----- Dataset records

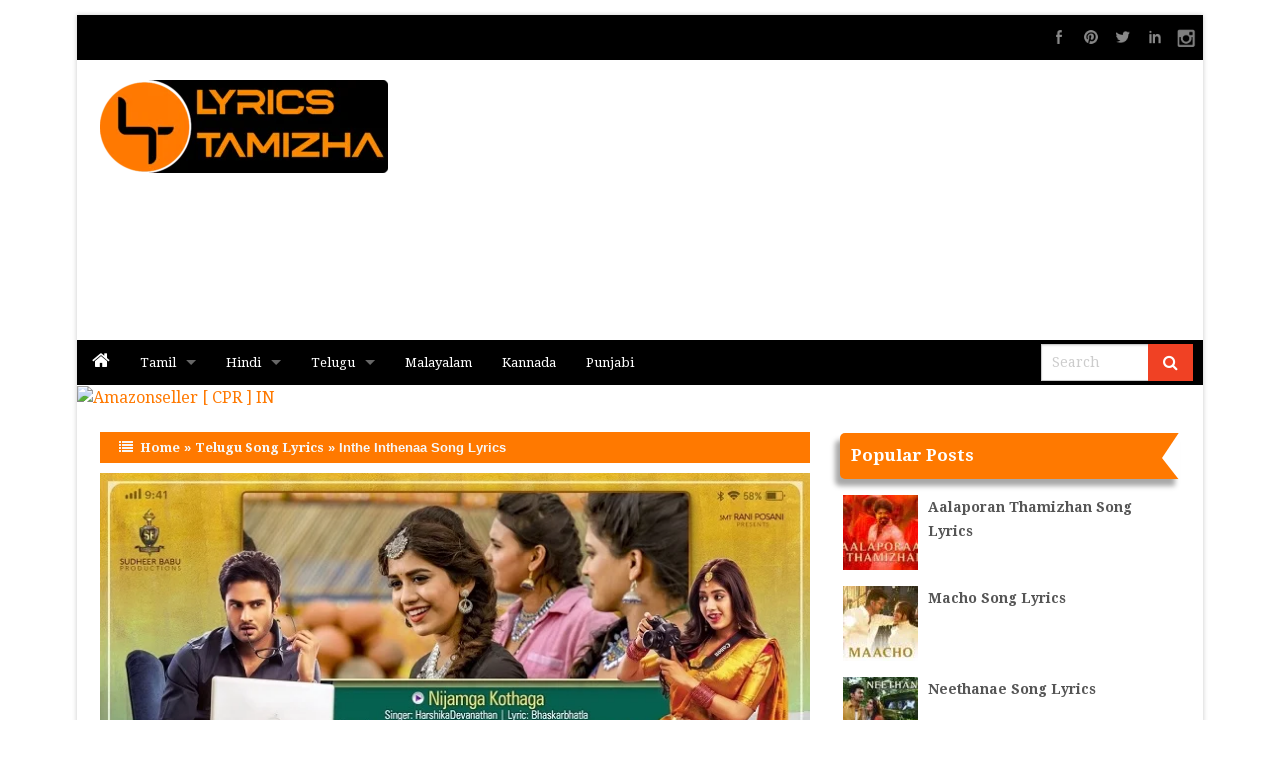

--- FILE ---
content_type: text/html; charset=utf-8
request_url: https://www.google.com/recaptcha/api2/aframe
body_size: 250
content:
<!DOCTYPE HTML><html><head><meta http-equiv="content-type" content="text/html; charset=UTF-8"></head><body><script nonce="zfDg55TK4AivxmhZBxPrEQ">/** Anti-fraud and anti-abuse applications only. See google.com/recaptcha */ try{var clients={'sodar':'https://pagead2.googlesyndication.com/pagead/sodar?'};window.addEventListener("message",function(a){try{if(a.source===window.parent){var b=JSON.parse(a.data);var c=clients[b['id']];if(c){var d=document.createElement('img');d.src=c+b['params']+'&rc='+(localStorage.getItem("rc::a")?sessionStorage.getItem("rc::b"):"");window.document.body.appendChild(d);sessionStorage.setItem("rc::e",parseInt(sessionStorage.getItem("rc::e")||0)+1);localStorage.setItem("rc::h",'1769050920746');}}}catch(b){}});window.parent.postMessage("_grecaptcha_ready", "*");}catch(b){}</script></body></html>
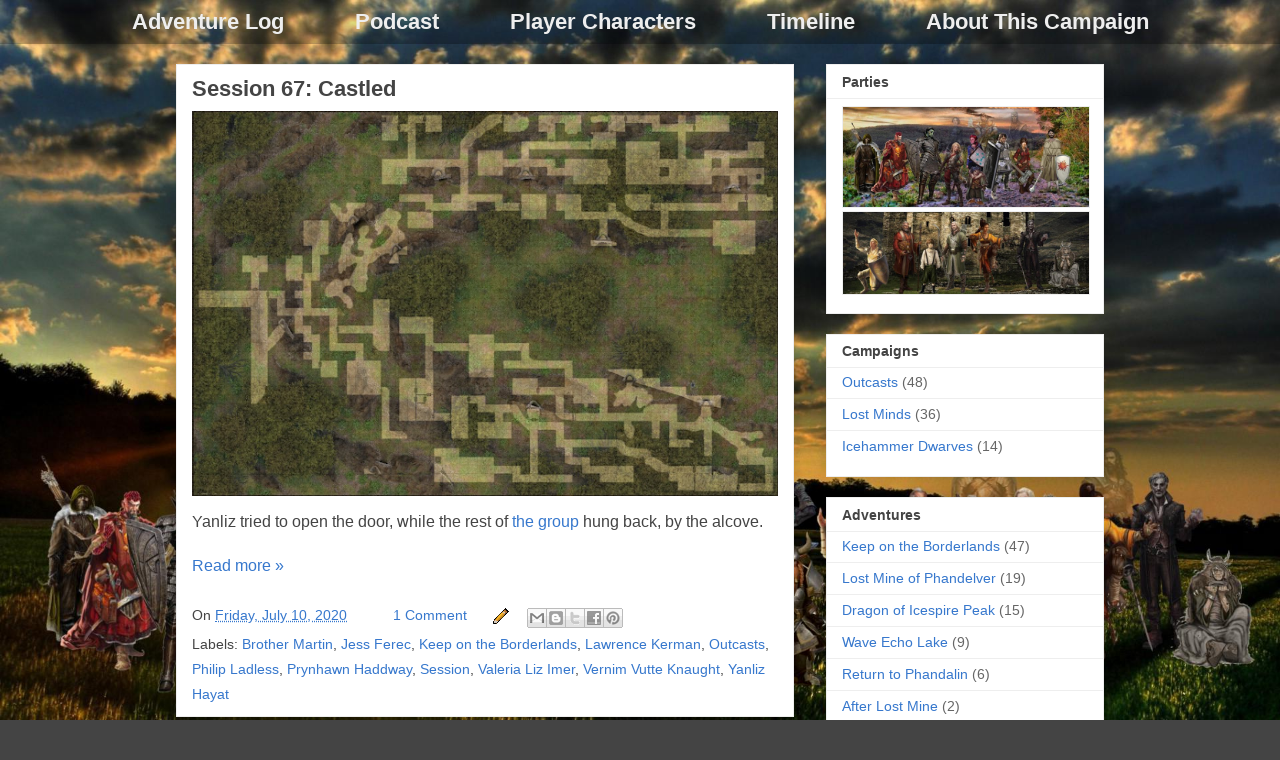

--- FILE ---
content_type: text/html; charset=UTF-8
request_url: https://rpg.kamander.com/b/stats?style=BLACK_TRANSPARENT&timeRange=ALL_TIME&token=APq4FmDBxLGu75qjgX0bUAJU_VTEciSFEM6kBqDpMAWI2_fTpiQGE5Pz3oVotkyFU-H1moI6bYocCaF2Jo_oXsUXhxN2a9eF3w
body_size: 43
content:
{"total":409020,"sparklineOptions":{"backgroundColor":{"fillOpacity":0.1,"fill":"#000000"},"series":[{"areaOpacity":0.3,"color":"#202020"}]},"sparklineData":[[0,8],[1,6],[2,13],[3,33],[4,56],[5,31],[6,20],[7,26],[8,33],[9,15],[10,8],[11,18],[12,43],[13,22],[14,31],[15,29],[16,29],[17,16],[18,33],[19,14],[20,38],[21,19],[22,36],[23,46],[24,77],[25,67],[26,80],[27,100],[28,86],[29,42]],"nextTickMs":65454}

--- FILE ---
content_type: application/javascript; charset=UTF-8
request_url: https://kamandm-rpg.disqus.com/count-data.js?2=https%3A%2F%2Frpg.kamander.com%2F2020%2F07%2Fsession-67-castled.html
body_size: 295
content:
var DISQUSWIDGETS;

if (typeof DISQUSWIDGETS != 'undefined') {
    DISQUSWIDGETS.displayCount({"text":{"and":"and","comments":{"zero":"No Comments","multiple":"{num} Comments","one":"1 Comment"}},"counts":[{"id":"https:\/\/rpg.kamander.com\/2020\/07\/session-67-castled.html","comments":1}]});
}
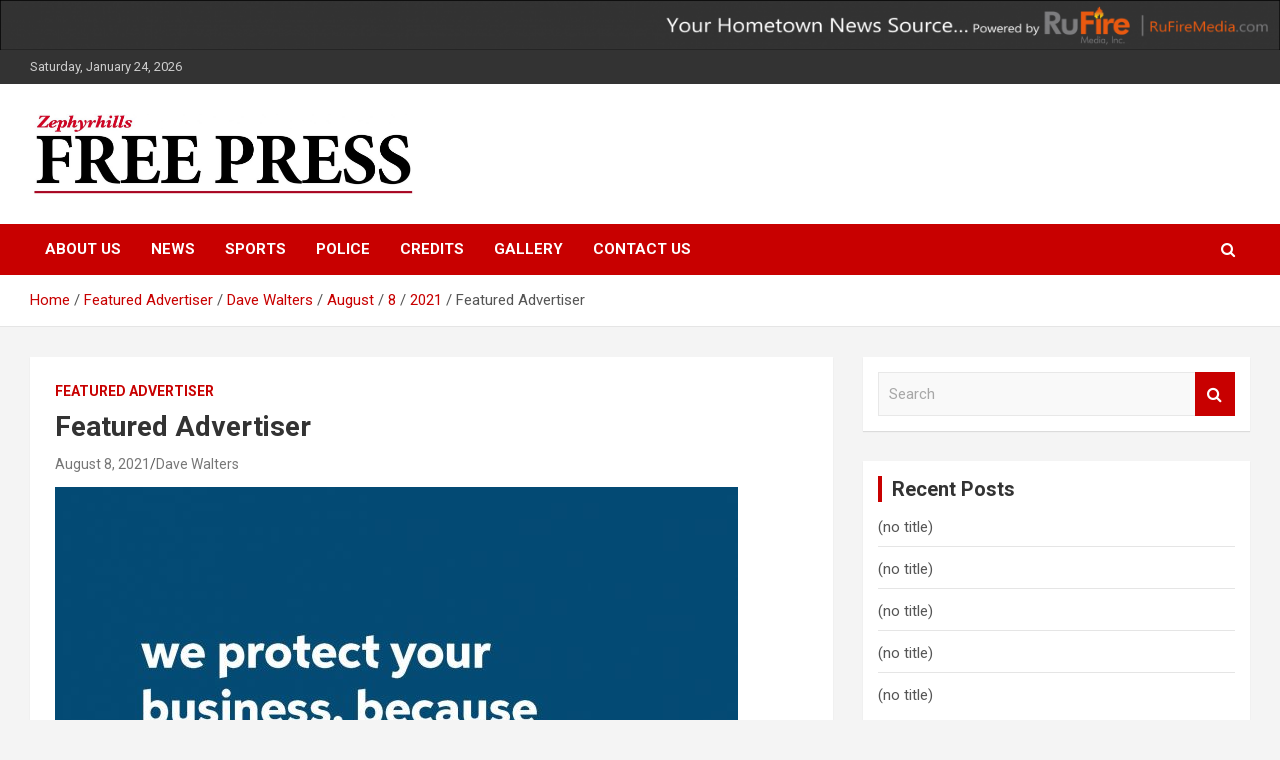

--- FILE ---
content_type: text/html; charset=utf-8
request_url: https://www.google.com/recaptcha/api2/aframe
body_size: 266
content:
<!DOCTYPE HTML><html><head><meta http-equiv="content-type" content="text/html; charset=UTF-8"></head><body><script nonce="r2wmbtWmH5heeb5xD9z6UQ">/** Anti-fraud and anti-abuse applications only. See google.com/recaptcha */ try{var clients={'sodar':'https://pagead2.googlesyndication.com/pagead/sodar?'};window.addEventListener("message",function(a){try{if(a.source===window.parent){var b=JSON.parse(a.data);var c=clients[b['id']];if(c){var d=document.createElement('img');d.src=c+b['params']+'&rc='+(localStorage.getItem("rc::a")?sessionStorage.getItem("rc::b"):"");window.document.body.appendChild(d);sessionStorage.setItem("rc::e",parseInt(sessionStorage.getItem("rc::e")||0)+1);localStorage.setItem("rc::h",'1769293474984');}}}catch(b){}});window.parent.postMessage("_grecaptcha_ready", "*");}catch(b){}</script></body></html>

--- FILE ---
content_type: text/javascript; charset=utf-8
request_url: https://zephyrhillsfreepress.org/wp-content/cache/autoptimize/autoptimize_single_95def6cf5f6c00158e01cf75979d1d82.php?ver=6.9
body_size: 547
content:
jQuery(function(){jQuery('.search-toggle').on("click",function(event){var that=jQuery('.search-toggle'),wrapper=jQuery('.search-block');that.toggleClass('active');wrapper.toggleClass('off').toggleClass('on');jQuery('.search-block.on').fadeIn();jQuery('.search-block.off').fadeOut();if(that.is('.active')||jQuery('.search-toggle')[0]===event.target){wrapper.find('.s').focus();}
jQuery(document).on('keydown',function(e){if(e.keyCode===27&&that.hasClass('active')){that.removeClass('active');wrapper.addClass('off').removeClass('on');jQuery('.search-block.off').fadeOut();}});});var nav=jQuery('.info-bar .infobar-links');if(!nav){return;}
button=nav.find('.info-bar-links-menu-toggle');if(!button){return;}
jQuery('.infobar-links-menu-toggle').on('click',function(){nav.toggleClass('toggled-link-on');});jQuery(".back-to-top").hide();jQuery(function(){jQuery(window).scroll(function(){if(jQuery(this).scrollTop()>1000){jQuery('.back-to-top').fadeIn();}else{jQuery('.back-to-top').fadeOut();}});jQuery('.back-to-top a').on("click",function(){jQuery('body,html,header').animate({scrollTop:0},800);return false;});});jQuery('.main-navigation').find('.sub-menu, .children').before('<span class="dropdown-toggle"><span class="dropdown-icon"></span></span>');jQuery('.main-navigation').find('.sub-menu, .children').parent().addClass('dropdown-parent');jQuery('.main-navigation').find('.dropdown-toggle').on('click',function(e){e.preventDefault();jQuery(this).next('.sub-menu, .children').toggleClass('dropdown-active');jQuery(this).toggleClass('toggle-on');});jQuery(window).on("load resize",function(e){var screenwidth=jQuery(window).outerWidth();if(screenwidth>=992){jQuery('.main-navigation').find('.sub-menu.dropdown-active, .children.dropdown-active').removeClass('dropdown-active');jQuery('.main-navigation').find('.dropdown-toggle.toggle-on').removeClass('toggle-on');}});});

----------

Directions for this task ::
Where in the entries does the word "javascript" occur? Copy out each line that has it.

Solution to this task ::
content_type: application/javascript; charset=UTF-8
content_type: text/javascript; charset=utf-8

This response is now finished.